Ich finde diese Frage sehr gut und sehr berechtigt.
Ich bin nun Yogalehrer seit 26 Jahren und betreibe es nicht nur so zum Ausgleich oder als "Nebenjob", sondern habe es als "geistige Schulung" in mein Leben integriert.
Und als ich dann vor 10 Jahren begann, mich mit BDSM zu beschäftigen, hat sich diese Frage vehement gestellt.
Warum?
Nun, Yoga ist keine Religion, jedoch eine Philosophie. Und in meinem langen Studium der Schriften kommt immer wieder zum Ausdruck, dass es hier um ein geistiges Streben und ein Freiwerden von Begierden geht. BDSM und Sex sind nicht zu trennen. Und hier geht es um Begierden - klar und eindeutig.
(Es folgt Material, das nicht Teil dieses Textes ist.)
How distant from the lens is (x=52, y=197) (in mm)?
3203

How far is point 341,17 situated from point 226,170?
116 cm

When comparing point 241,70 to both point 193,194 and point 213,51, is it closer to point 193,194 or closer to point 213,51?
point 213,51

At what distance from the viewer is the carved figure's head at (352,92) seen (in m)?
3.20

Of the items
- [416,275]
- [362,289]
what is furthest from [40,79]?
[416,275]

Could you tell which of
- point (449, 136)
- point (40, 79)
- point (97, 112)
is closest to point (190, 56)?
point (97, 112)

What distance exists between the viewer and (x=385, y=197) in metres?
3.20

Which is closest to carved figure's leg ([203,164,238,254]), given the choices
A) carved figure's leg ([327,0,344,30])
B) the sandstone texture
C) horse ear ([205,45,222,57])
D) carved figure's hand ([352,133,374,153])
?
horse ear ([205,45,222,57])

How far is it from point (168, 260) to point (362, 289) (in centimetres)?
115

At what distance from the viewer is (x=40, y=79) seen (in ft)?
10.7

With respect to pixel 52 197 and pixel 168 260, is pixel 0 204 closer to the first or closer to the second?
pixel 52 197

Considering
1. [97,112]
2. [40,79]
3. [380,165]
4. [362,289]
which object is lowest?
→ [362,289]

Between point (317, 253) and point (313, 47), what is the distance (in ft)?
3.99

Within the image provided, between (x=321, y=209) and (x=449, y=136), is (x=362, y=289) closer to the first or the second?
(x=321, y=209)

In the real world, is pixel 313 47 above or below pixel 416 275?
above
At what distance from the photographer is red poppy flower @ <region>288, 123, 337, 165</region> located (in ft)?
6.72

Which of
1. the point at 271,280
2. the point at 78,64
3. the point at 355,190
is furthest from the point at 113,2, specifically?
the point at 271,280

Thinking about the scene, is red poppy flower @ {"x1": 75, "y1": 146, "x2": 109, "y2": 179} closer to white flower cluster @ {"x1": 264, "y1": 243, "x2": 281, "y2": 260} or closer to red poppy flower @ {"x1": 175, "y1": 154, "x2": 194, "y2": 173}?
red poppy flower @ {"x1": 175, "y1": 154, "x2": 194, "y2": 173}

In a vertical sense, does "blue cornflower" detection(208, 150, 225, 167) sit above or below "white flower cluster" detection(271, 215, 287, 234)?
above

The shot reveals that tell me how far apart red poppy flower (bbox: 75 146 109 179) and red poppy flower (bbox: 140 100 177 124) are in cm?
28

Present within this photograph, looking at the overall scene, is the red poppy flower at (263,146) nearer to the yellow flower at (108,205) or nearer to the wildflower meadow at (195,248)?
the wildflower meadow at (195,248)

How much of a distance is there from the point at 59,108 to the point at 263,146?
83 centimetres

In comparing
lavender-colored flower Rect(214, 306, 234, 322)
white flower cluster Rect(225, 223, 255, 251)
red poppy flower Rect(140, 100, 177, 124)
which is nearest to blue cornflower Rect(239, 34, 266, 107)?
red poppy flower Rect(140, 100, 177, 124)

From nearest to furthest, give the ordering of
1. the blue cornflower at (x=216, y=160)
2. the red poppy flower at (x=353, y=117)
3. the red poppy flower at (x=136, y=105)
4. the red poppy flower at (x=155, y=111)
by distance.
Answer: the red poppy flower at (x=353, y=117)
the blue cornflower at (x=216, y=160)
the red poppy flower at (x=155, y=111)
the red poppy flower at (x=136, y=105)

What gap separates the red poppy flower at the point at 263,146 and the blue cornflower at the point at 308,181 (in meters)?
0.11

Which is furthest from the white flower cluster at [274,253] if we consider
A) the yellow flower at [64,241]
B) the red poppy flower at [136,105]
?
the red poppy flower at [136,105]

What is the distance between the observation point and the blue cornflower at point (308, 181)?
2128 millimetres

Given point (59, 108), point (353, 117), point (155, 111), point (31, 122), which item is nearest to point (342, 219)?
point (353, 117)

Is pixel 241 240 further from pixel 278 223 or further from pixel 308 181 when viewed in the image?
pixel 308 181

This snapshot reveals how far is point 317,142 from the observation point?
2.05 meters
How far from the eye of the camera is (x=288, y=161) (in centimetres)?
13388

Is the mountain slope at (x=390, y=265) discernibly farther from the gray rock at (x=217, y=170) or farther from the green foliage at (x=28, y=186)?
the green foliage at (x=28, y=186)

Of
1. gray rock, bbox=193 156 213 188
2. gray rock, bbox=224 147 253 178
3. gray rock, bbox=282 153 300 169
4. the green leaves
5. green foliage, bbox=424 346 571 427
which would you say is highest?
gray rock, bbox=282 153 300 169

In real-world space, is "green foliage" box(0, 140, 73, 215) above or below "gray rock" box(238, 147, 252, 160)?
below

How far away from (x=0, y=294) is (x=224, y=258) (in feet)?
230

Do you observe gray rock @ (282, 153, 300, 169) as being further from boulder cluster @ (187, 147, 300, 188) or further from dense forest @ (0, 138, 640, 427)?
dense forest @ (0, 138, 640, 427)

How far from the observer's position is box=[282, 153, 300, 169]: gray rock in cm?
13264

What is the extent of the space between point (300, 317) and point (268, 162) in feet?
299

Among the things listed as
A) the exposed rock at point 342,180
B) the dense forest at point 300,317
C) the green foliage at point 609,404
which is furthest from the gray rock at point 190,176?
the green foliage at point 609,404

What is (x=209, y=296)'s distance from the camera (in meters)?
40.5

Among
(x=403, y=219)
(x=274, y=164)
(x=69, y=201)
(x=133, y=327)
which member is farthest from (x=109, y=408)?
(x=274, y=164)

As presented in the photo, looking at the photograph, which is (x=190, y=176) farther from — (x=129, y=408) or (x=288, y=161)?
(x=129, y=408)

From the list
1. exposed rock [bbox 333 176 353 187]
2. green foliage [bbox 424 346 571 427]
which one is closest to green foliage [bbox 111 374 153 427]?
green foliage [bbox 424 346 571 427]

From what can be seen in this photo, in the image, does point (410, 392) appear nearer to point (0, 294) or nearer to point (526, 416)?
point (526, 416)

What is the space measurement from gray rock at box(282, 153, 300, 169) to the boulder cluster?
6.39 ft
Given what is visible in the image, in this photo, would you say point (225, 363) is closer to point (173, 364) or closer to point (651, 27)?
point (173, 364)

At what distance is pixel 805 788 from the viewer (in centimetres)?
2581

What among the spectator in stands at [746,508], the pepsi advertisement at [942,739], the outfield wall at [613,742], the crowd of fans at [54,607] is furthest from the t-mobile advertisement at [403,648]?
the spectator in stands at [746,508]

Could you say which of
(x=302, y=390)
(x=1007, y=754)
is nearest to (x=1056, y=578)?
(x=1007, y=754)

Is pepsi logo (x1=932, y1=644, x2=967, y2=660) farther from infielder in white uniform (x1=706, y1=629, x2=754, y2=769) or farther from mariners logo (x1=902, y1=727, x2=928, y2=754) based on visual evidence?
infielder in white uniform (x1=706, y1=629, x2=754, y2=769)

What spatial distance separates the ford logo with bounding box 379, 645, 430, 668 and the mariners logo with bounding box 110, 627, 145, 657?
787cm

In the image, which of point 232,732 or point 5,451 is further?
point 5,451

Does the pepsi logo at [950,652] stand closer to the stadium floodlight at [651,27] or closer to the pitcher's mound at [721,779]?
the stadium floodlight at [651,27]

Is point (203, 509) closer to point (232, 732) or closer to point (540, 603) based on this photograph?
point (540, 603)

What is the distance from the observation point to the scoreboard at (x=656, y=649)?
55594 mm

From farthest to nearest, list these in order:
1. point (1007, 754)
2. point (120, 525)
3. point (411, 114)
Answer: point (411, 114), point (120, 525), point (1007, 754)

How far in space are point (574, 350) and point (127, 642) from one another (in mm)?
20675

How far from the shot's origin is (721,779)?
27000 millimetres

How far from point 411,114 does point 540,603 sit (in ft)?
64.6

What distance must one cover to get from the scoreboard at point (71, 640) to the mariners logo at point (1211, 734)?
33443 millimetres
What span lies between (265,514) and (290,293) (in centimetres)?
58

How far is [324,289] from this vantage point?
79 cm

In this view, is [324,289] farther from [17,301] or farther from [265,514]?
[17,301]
Ich wecke Begierden und ich lasse mich hineinfallen.
Es wäre Augenwischerei, wenn man das nicht eingesteht.
Dennoch gibt es - für mich - einen Aspekt, der BDSM zum "Erfüllungsgehilfen" für einen geistigen Weg wie den Yoga macht: Es ist die Verbindung, die seelische Nähe. Auch das ist ein wesentliches Ziel des Yoga und übrigens sehr vieler geistigen Schulen der Welt. Durch die Weitung des Herzens, die Ausdehnung und das Öffnen dessen für andere verbindet man sich mit der Welt und dem Geistigen, durch das Opfer (ein sehr alter und unattraktiver Begriff), das Geben ohne etwas zu erwarten, das Schenken eines Stücks von sich selbst macht man echte seelische Verbindung und eine unglaubliche Tiefe möglich, die wiederum in eine Entwicklung und Lernen gegenüber anderen Menschen und Dingen ermöglicht. In diesem Zusammenhang ist das Erlernen und Üben von Eigenschaften nötig, die auf dem Weg einer "Menschwerdung" sehr wichtig sind: Das Sehen und Mitnehmen des Partners, das richtige Kommunizieren, das Erdulden und Überwinden des "Eingeschnappt-Seins" und der eigenen Unpässlichkeiten, sich selbst nicht so wichtig zu nehmen und das Verzichten auf eigene Lust und Präferenzen.
Dies setzt natürlich voraus, dass eine solche Verbindung keine "Spielerei" ist, sondern äußerst verbindlich sein muss von beiden Seiten. Und auch, wenn einer der Partner diese philosophischen Hintergründe nicht anvisiert, muss er dennoch wissen, dass der andere genau diese Tiefe braucht und will, sonst würde das zu Verletzungen und einem Scheitern führen.
Letztlich führt das in Tiefen, die nicht jeder "verträgt" oder aushält, denn die Menschen sind Oberflächlichkeit gewohnt.
Aber für mich ist BDSM und Yoga damit gut vereinbar. Und was die Begierden angeht, überlasse ich sie entweder meinem Partner
, der damit tun kann, was er will oder ich beherrsche und beobachte sie in mir und lasse sie zu, dass es einem UNS dient.